The answer is the set of lines that include "site", copied from the data below.

⟨

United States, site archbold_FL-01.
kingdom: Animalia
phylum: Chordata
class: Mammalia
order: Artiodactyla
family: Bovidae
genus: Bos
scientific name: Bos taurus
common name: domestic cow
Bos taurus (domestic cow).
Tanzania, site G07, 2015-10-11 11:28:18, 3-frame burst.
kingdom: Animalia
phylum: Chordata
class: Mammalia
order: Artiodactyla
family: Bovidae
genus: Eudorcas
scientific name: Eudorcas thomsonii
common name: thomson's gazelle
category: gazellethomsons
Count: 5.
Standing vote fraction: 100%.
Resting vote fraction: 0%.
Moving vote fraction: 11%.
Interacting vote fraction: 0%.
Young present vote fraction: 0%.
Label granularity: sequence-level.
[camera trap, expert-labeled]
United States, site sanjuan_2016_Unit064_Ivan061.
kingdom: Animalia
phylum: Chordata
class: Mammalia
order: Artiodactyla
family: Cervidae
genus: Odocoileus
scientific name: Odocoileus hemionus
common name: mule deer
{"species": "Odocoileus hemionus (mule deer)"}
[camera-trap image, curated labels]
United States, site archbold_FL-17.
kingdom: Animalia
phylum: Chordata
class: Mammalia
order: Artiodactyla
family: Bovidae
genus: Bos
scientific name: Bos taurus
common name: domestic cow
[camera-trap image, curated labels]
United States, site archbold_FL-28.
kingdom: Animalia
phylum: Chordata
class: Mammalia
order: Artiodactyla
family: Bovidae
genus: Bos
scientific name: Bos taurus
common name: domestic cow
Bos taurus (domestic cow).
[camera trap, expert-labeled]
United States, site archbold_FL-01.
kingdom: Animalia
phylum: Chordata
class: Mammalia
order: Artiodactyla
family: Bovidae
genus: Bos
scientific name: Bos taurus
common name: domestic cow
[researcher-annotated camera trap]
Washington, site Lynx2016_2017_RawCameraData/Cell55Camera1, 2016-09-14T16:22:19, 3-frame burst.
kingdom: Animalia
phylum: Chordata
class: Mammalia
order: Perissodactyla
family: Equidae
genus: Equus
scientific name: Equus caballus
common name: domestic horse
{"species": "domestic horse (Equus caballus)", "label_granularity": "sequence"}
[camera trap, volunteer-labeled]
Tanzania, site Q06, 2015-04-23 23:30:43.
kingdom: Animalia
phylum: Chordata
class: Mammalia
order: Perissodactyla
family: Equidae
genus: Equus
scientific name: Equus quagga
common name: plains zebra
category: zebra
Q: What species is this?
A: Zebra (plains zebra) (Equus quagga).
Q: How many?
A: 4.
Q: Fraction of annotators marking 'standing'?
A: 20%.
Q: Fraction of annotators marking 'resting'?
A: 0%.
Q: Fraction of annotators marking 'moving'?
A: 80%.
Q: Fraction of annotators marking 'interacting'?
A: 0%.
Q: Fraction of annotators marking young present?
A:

⟩

Written reply
United States, site archbold_FL-01.
Tanzania, site G07, 2015-10-11 11:28:18, 3-frame burst.
United States, site sanjuan_2016_Unit064_Ivan061.
United States, site archbold_FL-17.
United States, site archbold_FL-28.
United States, site archbold_FL-01.
Washington, site Lynx2016_2017_RawCameraData/Cell55Camera1, 2016-09-14T16:22:19, 3-frame burst.
Tanzania, site Q06, 2015-04-23 23:30:43.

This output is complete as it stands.